I should add that Brady also invoked the savant stereotype, as he apparently was a gifted computer hacker. In reality, as I understand it, only a minority of autistics exhibit savant characteristics, and those who do often are very low functioning outside of their "isolated island of ability" (unlike Brady). On the other hand, many high functioning autistics and people with Asperger's Syndrome are drawn to computing (but, without being as low functioning and dependent as Brady apparently is). The actor playing Brady did get the rocking and similar movements down fairly well, but there were a number of times when Jack (the hero of 24) was touching Brady, which in my opinion would set many autistic individuals off, and in any event I just don't see a stranger, even one who identifies himself as a police officer as Jack did, gaining the trust and cooperation of someone like Brady, especially after breaking into the home of Brady and his brother, and after one of Jack's colleagues shot his brother.

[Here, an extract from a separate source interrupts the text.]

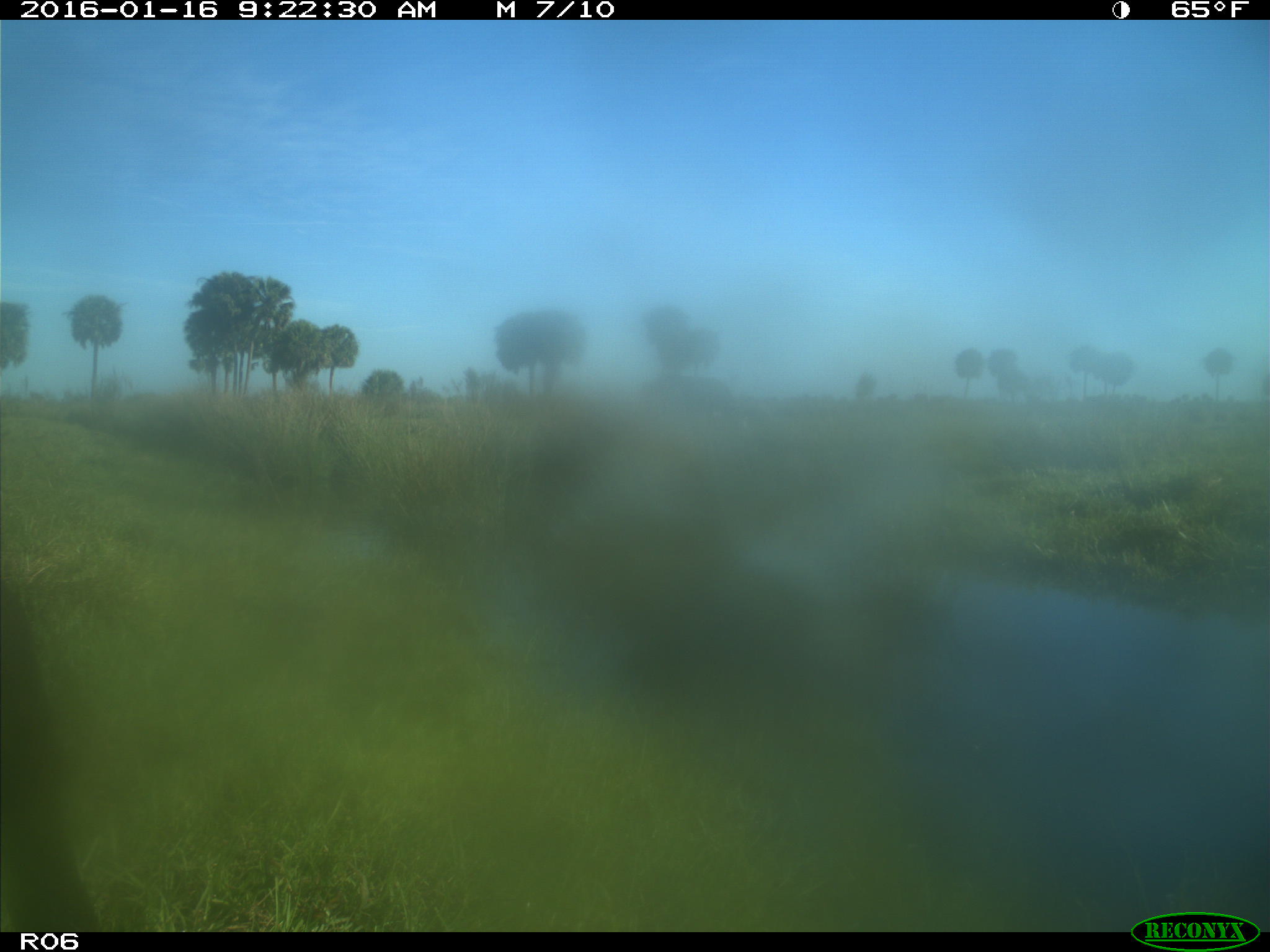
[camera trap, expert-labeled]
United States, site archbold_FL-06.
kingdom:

But, after all, 24 moves forward at a breakneck pace and there is no time to worry about every little detail. It is, of course, a program about time, about time passing, time elapsing, time flying, about the clock ticking away, the countdown, the deadline, time running out. It represents the worst aspects of the modern experience of time, the metaphor of time is money, a precious commodity that is always in scarce supply (see Lakoff and Johnson's classic study, Metaphors We Live By). But what is bad for us psychologically makes for gripping storytelling, and moving forward in real time and dealing with simultaneity over space makes 24 a truly innovative program, the first program to truly take place in timespace. In all its clock-watching glory, 24 is a program that is strangely and wonderfully autistic in its own right.

1 comment:

Anonymous said...

The Curious Incident of the Dog in the Night-Time is such a beautiful book. I'm ever so glad you've referenced it; the more that might read and understand even a little, what it is like to live with any version of autism, the better. I gave it to my son to read (until very recently, he's had no other interests except reading - anything and everything, non-stop always. And most of that above my head!) When he'd completed reading it, "Mum, he reminds me of me. That's what it's like to be me." Thanks for that plug Lance!